Por: Helio Amorim
09/10/2014 - 01:37:50

Refletindo sobre os aspectos do sistema econômico atual, o Papa bateu o pé na exploração do desequilíbrio internacional dos salários dos trabalhadores, que afeta milhões de pessoas que vivem com menos de dois dólares por dia.

''Pleiteia-se aqui - disse - o problema de criar mecanismos de tutela dos direitos trabalhistas e do meio ambiente, frente a uma ideologia consumista, que não se sente responsável nem pelas cidades nem pela natureza.

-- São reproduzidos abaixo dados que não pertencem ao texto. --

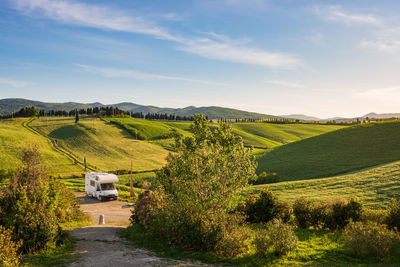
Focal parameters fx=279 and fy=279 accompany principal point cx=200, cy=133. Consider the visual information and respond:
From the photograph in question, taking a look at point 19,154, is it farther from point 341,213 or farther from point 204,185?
point 341,213

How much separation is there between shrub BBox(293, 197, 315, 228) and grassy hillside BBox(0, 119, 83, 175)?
50.5 meters

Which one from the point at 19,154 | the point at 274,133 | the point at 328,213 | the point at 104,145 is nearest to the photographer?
the point at 328,213

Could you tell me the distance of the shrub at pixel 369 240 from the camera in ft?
44.3

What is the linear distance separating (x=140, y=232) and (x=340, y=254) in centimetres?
1228

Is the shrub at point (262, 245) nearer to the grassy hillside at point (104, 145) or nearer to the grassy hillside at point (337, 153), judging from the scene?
the grassy hillside at point (337, 153)

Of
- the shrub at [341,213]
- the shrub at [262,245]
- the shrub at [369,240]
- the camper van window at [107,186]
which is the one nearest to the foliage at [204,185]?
the shrub at [262,245]

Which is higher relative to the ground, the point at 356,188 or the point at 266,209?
the point at 356,188

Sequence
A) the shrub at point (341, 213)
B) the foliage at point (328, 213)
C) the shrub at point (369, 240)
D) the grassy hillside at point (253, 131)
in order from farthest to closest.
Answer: the grassy hillside at point (253, 131), the foliage at point (328, 213), the shrub at point (341, 213), the shrub at point (369, 240)

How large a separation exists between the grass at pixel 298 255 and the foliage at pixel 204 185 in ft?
2.45

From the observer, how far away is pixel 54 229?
48.1ft

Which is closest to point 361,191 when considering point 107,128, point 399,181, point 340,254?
point 399,181

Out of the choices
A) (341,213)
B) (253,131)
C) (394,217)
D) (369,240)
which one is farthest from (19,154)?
(253,131)

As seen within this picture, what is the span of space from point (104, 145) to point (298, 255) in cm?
8013

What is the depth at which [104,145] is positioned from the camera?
86.4 m
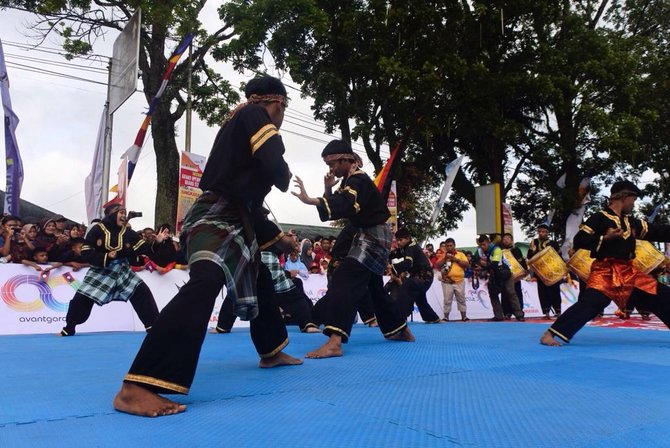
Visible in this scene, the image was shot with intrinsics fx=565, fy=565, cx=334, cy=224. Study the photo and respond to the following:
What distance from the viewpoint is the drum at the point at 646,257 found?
593cm

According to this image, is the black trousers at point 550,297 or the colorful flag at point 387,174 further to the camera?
the colorful flag at point 387,174

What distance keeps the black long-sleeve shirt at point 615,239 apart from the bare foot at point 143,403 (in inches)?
168

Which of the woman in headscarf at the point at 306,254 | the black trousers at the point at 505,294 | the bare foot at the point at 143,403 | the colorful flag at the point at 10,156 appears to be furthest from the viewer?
the black trousers at the point at 505,294

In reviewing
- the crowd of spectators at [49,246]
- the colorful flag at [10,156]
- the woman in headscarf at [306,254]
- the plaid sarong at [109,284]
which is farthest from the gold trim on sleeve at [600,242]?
the colorful flag at [10,156]

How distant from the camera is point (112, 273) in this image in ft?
21.6

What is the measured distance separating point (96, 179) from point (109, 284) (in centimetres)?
641

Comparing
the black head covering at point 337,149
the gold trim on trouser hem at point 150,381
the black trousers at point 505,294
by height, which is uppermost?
the black head covering at point 337,149

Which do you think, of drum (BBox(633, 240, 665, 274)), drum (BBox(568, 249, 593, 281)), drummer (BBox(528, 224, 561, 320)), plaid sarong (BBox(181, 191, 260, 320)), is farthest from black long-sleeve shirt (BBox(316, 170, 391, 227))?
drummer (BBox(528, 224, 561, 320))

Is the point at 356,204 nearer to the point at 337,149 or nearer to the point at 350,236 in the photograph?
the point at 337,149

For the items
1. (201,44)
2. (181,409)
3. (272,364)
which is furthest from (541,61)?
(181,409)

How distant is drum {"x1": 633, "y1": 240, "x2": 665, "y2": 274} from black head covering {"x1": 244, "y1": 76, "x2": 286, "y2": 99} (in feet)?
13.8

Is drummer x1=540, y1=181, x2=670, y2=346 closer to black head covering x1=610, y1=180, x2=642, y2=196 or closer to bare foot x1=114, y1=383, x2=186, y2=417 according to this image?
black head covering x1=610, y1=180, x2=642, y2=196

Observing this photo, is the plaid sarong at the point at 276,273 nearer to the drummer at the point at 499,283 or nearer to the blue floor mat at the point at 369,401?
the blue floor mat at the point at 369,401

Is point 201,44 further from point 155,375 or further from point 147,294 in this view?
point 155,375
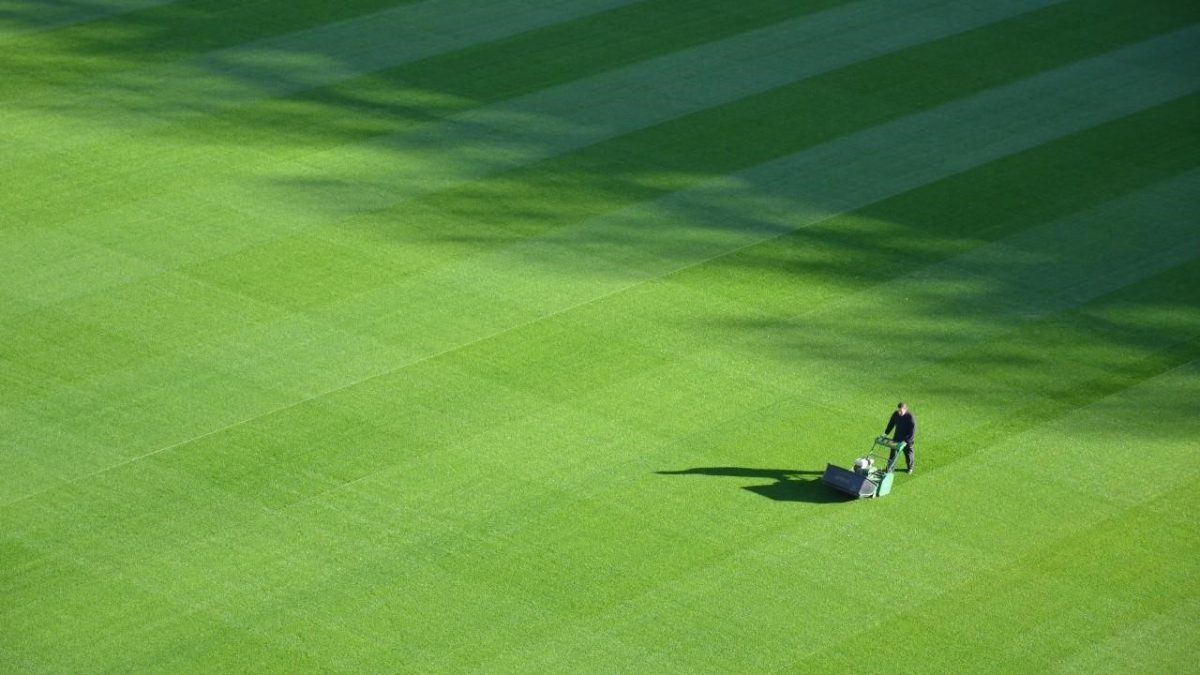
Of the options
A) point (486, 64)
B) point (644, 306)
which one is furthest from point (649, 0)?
point (644, 306)

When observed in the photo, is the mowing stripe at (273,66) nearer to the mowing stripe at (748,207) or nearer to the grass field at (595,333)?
the grass field at (595,333)

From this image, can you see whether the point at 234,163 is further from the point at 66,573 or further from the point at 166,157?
the point at 66,573

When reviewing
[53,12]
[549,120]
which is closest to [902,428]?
[549,120]

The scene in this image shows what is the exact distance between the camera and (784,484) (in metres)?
19.0

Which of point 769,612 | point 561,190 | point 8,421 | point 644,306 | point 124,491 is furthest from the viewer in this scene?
point 561,190

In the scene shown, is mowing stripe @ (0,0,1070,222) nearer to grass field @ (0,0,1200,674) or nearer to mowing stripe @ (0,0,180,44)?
grass field @ (0,0,1200,674)

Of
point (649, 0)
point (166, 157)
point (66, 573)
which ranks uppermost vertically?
point (649, 0)

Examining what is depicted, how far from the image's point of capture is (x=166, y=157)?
2647 cm

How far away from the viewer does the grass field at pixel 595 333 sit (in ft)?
55.8

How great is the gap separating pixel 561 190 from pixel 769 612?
10000 mm

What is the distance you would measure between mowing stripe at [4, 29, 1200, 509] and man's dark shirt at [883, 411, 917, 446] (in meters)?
5.03

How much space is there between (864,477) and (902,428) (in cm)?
70

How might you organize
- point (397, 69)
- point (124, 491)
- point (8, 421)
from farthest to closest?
point (397, 69) < point (8, 421) < point (124, 491)

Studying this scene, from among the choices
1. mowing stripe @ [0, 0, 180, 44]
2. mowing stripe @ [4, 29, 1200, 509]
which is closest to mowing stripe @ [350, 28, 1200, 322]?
mowing stripe @ [4, 29, 1200, 509]
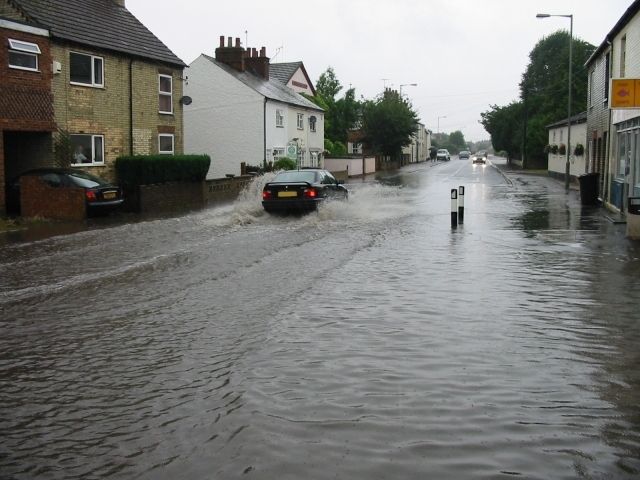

Por outra parte, o crescimento da desigualdade e da pobreza coloca em perigo a democracia inclusiva e participativa, que sempre pressupõe uma economia e um mercado que não exclua e que seja justo''. ''Trata-se, pois, de superar as causas estruturais da desigualdade e da pobreza'', continuou, recordando que em sua exortação apostólica Evangelii gaudium assinalou três instrumentos básicos para a inclusão social dos mais necessitados, como a educação, o acesso à atenção sanitária e o trabalho para todos.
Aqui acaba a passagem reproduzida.